Чуть погодя, он заказал шипоягодниковое пиво, за которое сразу заплатил, и взял на столик сбоку. Он тихо уселся на скамью и расслабился, время от времени потягивая из кружки пиво. После той ночи и целого дня усилий он полагал, что бессонницы ему бояться нечего.
Тьма сгустилась, прежде чем Руиз покончил со своим пивом, у которого был неприятный смолистый привкус и кислинка. Но в конце концов голод победил его усталость, поэтому он заставил себя встать и перейти в соседний обеденный зал гостиницы. Он нашел столик в темном углу и выжидательно уселся. Время шло, и комната заполнялась местными ремесленниками, а также несколькими процветающими фермерами, которые, вероятно, предпочитали кухню трактира кухне своих жен.
Тарелки пахучего жаркого, буханки темного хлеба и высокие стаканы стали появляться на столах перед посетителями, их приносили два тощих молодых раба. Никто не подходил, чтобы принять заказ у Руиза.

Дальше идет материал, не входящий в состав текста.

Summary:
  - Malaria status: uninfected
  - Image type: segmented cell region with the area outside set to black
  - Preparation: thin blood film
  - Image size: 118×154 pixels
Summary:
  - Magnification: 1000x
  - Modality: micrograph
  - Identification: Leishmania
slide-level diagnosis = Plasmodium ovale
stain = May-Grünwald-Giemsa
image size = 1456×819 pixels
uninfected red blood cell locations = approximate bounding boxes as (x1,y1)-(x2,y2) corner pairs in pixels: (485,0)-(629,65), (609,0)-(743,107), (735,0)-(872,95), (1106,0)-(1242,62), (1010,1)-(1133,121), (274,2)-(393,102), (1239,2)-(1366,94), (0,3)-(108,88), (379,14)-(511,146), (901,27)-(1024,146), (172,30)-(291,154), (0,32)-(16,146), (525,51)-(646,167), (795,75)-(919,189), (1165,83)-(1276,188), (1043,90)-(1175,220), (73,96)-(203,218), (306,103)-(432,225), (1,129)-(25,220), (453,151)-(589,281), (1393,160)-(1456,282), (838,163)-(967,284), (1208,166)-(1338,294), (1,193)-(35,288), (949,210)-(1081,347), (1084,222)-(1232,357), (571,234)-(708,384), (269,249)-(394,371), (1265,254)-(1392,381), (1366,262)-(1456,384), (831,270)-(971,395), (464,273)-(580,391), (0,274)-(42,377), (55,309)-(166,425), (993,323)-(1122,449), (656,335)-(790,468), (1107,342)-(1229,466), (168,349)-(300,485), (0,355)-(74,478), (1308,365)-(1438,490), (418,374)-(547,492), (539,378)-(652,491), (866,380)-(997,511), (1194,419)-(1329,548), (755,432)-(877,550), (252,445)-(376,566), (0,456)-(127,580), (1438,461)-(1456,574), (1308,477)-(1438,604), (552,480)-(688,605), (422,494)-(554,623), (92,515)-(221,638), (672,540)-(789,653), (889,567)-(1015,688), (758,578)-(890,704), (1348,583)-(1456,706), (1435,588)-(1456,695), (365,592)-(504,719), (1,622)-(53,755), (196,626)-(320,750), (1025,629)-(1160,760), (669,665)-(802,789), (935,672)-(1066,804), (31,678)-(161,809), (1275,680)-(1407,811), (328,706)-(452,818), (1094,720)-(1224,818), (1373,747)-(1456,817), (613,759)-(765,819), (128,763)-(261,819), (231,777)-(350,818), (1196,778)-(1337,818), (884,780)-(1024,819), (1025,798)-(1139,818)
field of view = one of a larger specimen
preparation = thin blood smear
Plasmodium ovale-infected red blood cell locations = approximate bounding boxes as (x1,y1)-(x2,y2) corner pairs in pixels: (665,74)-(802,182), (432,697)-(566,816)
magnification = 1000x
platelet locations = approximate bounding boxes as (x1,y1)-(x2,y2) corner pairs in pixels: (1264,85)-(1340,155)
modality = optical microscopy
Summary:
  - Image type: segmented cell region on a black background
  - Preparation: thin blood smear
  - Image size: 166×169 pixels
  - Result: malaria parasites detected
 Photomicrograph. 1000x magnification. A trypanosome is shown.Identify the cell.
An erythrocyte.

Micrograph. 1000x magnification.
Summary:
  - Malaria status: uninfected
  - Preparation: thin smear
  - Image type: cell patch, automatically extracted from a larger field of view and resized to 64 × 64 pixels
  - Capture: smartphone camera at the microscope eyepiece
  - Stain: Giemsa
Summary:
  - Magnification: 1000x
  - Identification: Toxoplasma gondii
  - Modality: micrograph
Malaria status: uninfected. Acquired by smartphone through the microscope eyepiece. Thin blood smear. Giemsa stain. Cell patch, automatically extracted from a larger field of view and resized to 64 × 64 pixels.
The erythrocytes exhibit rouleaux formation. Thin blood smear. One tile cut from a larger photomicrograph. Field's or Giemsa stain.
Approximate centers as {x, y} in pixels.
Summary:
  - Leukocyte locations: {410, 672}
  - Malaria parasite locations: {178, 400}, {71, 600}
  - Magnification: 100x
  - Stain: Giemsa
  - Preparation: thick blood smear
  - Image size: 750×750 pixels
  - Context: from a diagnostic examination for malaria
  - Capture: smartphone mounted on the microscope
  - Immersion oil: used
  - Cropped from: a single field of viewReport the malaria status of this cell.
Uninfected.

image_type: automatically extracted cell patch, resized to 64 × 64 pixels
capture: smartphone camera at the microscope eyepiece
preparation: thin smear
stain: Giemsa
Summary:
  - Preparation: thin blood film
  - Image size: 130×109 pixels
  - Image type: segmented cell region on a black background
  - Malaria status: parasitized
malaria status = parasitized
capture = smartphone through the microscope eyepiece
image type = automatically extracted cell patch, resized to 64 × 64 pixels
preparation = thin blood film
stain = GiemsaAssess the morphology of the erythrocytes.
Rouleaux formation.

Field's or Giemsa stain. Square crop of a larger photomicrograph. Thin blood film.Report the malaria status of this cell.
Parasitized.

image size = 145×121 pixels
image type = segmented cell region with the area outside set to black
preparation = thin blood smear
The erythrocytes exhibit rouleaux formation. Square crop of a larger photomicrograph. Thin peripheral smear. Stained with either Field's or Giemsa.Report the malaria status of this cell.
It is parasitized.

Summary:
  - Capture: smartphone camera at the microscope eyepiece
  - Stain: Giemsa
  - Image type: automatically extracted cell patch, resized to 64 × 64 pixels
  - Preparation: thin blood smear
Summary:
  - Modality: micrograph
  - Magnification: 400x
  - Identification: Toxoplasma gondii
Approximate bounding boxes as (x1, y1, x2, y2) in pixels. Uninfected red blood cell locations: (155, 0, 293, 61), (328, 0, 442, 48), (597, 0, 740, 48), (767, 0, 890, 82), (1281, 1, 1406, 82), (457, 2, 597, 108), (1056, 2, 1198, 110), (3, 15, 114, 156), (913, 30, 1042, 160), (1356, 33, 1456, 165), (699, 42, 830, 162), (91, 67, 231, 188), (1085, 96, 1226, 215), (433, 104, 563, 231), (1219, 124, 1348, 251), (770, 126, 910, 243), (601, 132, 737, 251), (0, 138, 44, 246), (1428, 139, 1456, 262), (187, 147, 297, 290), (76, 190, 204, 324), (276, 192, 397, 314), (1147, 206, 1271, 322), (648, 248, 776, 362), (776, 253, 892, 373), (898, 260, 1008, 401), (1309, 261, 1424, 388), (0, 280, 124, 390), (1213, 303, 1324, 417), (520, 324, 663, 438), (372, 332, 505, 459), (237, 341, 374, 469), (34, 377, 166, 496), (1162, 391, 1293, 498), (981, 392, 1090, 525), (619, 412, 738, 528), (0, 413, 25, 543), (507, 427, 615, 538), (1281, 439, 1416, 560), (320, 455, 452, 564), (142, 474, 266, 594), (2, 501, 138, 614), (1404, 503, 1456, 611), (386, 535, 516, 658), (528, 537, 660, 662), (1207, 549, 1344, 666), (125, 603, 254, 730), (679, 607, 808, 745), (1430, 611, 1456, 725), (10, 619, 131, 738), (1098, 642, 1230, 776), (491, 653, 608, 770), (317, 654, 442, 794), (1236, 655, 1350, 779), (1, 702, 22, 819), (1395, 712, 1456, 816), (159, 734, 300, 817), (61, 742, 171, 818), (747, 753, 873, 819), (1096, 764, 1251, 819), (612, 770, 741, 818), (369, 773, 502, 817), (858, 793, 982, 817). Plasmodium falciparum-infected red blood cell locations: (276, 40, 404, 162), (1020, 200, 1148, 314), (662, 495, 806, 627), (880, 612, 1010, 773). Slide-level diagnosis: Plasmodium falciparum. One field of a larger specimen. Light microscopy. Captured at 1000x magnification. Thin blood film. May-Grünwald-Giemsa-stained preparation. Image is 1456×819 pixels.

Мальчики-разносчики стали бросать беспокойные взгляды на Руиза, проходя туда и обратно. Все же они никак не подходили достаточно близко, чтобы он мог протянуть руку и схватить кого-нибудь из них, поэтому он вздохнул и в конце концов поднялся с сиденья. Он пошел следом за одним из них на кухню, где Вилам Денклар следил за тремя потными поварами.
Заметив Руиза, Денклар развернулся и раздраженно уставился на него.
— Что тебе надо? У меня для тебя работы нет.
Руиз дружелюбно улыбнулся.
— А как насчет ужина? Это у тебя есть?
Денклар нахмурился.
— А заплатить ты можешь? Я не стану брать в уплату никаких твоих зелий. Только идиот покупает змеиное масло у бродячего торговца, такого ничтожества.
Руиз вытащил две потертые серебряные монетки, заставил их затрепетать в его руках и потом исчезнуть.
— Купит ли это мне ужин, ночлег на чистой постели и завтрак?
Денклар более не хмурился, хотя он и не улыбался.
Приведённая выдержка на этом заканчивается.